By: IPP Bureau
Last updated : October 23, 2025 6:18 pm
The submissions are supported by data from the Phase 3 KEYNOTE-905 trial
The U.S. Food and Drug Administration (FDA) has granted priority review to two Merck applications for its immunotherapy KEYTRUDA and its subcutaneous version, KEYTRUDA QLEX, combined with Padcev for muscle-invasive bladder cancer (MIBC). This designation follows positive Phase 3 trial results and expedites the FDA's review time from 10 to 6 months.
“New treatment options for muscle-invasive bladder cancer are critical, as patients ineligible for chemotherapy have not seen a significant advancement in decades,” said Dr. Marjorie Green, Senior Vice President and Head of Oncology, Global Clinical Development, Merck Research Laboratories. “The FDA’s Priority Review brings us one step closer to potentially offering KEYTRUDA or KEYTRUDA QLEX in combination with Padcev to patients who face limited treatment choices and high unmet medical needs.”

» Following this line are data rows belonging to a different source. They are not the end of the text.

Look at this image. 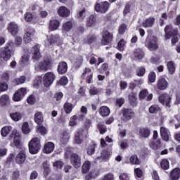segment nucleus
I'll return each mask as SVG.
<instances>
[{
    "mask_svg": "<svg viewBox=\"0 0 180 180\" xmlns=\"http://www.w3.org/2000/svg\"><path fill=\"white\" fill-rule=\"evenodd\" d=\"M30 154H37L40 150V139L39 138L32 139L28 143Z\"/></svg>",
    "mask_w": 180,
    "mask_h": 180,
    "instance_id": "7ed1b4c3",
    "label": "nucleus"
},
{
    "mask_svg": "<svg viewBox=\"0 0 180 180\" xmlns=\"http://www.w3.org/2000/svg\"><path fill=\"white\" fill-rule=\"evenodd\" d=\"M12 130V127H4L1 130V134L2 137H6L8 134L11 133V131Z\"/></svg>",
    "mask_w": 180,
    "mask_h": 180,
    "instance_id": "ea45409f",
    "label": "nucleus"
},
{
    "mask_svg": "<svg viewBox=\"0 0 180 180\" xmlns=\"http://www.w3.org/2000/svg\"><path fill=\"white\" fill-rule=\"evenodd\" d=\"M11 139H14V144L17 148H22V143L20 142V134L17 130H13L10 136Z\"/></svg>",
    "mask_w": 180,
    "mask_h": 180,
    "instance_id": "1a4fd4ad",
    "label": "nucleus"
},
{
    "mask_svg": "<svg viewBox=\"0 0 180 180\" xmlns=\"http://www.w3.org/2000/svg\"><path fill=\"white\" fill-rule=\"evenodd\" d=\"M149 112L150 113H158V112H160V107H158V105H153L149 108Z\"/></svg>",
    "mask_w": 180,
    "mask_h": 180,
    "instance_id": "bf43d9fd",
    "label": "nucleus"
},
{
    "mask_svg": "<svg viewBox=\"0 0 180 180\" xmlns=\"http://www.w3.org/2000/svg\"><path fill=\"white\" fill-rule=\"evenodd\" d=\"M129 161L133 165H140V164L141 163V162L139 159V157H137V155H131L129 158Z\"/></svg>",
    "mask_w": 180,
    "mask_h": 180,
    "instance_id": "58836bf2",
    "label": "nucleus"
},
{
    "mask_svg": "<svg viewBox=\"0 0 180 180\" xmlns=\"http://www.w3.org/2000/svg\"><path fill=\"white\" fill-rule=\"evenodd\" d=\"M37 130L42 134V136H44V134H47V129L46 127H43V125H39L37 127Z\"/></svg>",
    "mask_w": 180,
    "mask_h": 180,
    "instance_id": "052dcab7",
    "label": "nucleus"
},
{
    "mask_svg": "<svg viewBox=\"0 0 180 180\" xmlns=\"http://www.w3.org/2000/svg\"><path fill=\"white\" fill-rule=\"evenodd\" d=\"M150 147L153 150H157L161 148V141L159 139L156 141H153L150 143Z\"/></svg>",
    "mask_w": 180,
    "mask_h": 180,
    "instance_id": "37998d69",
    "label": "nucleus"
},
{
    "mask_svg": "<svg viewBox=\"0 0 180 180\" xmlns=\"http://www.w3.org/2000/svg\"><path fill=\"white\" fill-rule=\"evenodd\" d=\"M22 115L21 112H15L10 114V117L13 120L14 122H19L22 117Z\"/></svg>",
    "mask_w": 180,
    "mask_h": 180,
    "instance_id": "7c9ffc66",
    "label": "nucleus"
},
{
    "mask_svg": "<svg viewBox=\"0 0 180 180\" xmlns=\"http://www.w3.org/2000/svg\"><path fill=\"white\" fill-rule=\"evenodd\" d=\"M8 32L12 34V36H16L19 32V27L16 23L11 22L8 24Z\"/></svg>",
    "mask_w": 180,
    "mask_h": 180,
    "instance_id": "f3484780",
    "label": "nucleus"
},
{
    "mask_svg": "<svg viewBox=\"0 0 180 180\" xmlns=\"http://www.w3.org/2000/svg\"><path fill=\"white\" fill-rule=\"evenodd\" d=\"M96 146V145H95V144H91L87 147L86 153H87L88 155H92V154H94V153H95Z\"/></svg>",
    "mask_w": 180,
    "mask_h": 180,
    "instance_id": "3c124183",
    "label": "nucleus"
},
{
    "mask_svg": "<svg viewBox=\"0 0 180 180\" xmlns=\"http://www.w3.org/2000/svg\"><path fill=\"white\" fill-rule=\"evenodd\" d=\"M78 120V117L77 115H73L69 121V124L70 126L74 127L77 126V121Z\"/></svg>",
    "mask_w": 180,
    "mask_h": 180,
    "instance_id": "6e6d98bb",
    "label": "nucleus"
},
{
    "mask_svg": "<svg viewBox=\"0 0 180 180\" xmlns=\"http://www.w3.org/2000/svg\"><path fill=\"white\" fill-rule=\"evenodd\" d=\"M136 74L138 77H143L146 74V69L144 68H139L136 70Z\"/></svg>",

The submissions are supported by data from the Phase 3 KEYNOTE-905 trial (EV-303), conducted in collaboration with Pfizer and Astellas. The study evaluated perioperative treatment with KEYTRUDA plus Padcev compared with surgery alone in patients with MIBC who were not eligible for or declined cisplatin-based chemotherapy.
KEYTRUDA plus Padcev is currently approved for the treatment of adult patients with locally advanced or metastatic urothelial cancer (la/mUC) in the U.S., the European Union (EU), Japan, and several other countries, based on results from the Phase 3 KEYNOTE-A39 trial (EV-302). KEYTRUDA as a monotherapy is also approved in the U.S., EU, Japan, and other regions for certain patients with locally advanced or metastatic urothelial carcinoma or non-muscle-invasive bladder cancer (NMIBC).
Merck continues to advance a broad clinical development program evaluating KEYTRUDA across all stages of bladder cancer, including non-muscle-invasive, muscle-invasive, and metastatic disease. Four ongoing Phase 3 studies—KEYNOTE-B15 (EV-304), KEYNOTE-866, KEYNOTE-992, and KEYNOTE-676—are exploring the role of KEYTRUDA in various treatment settings, including in combination with Bacillus Calmette-Guerin (BCG) for NMIBC.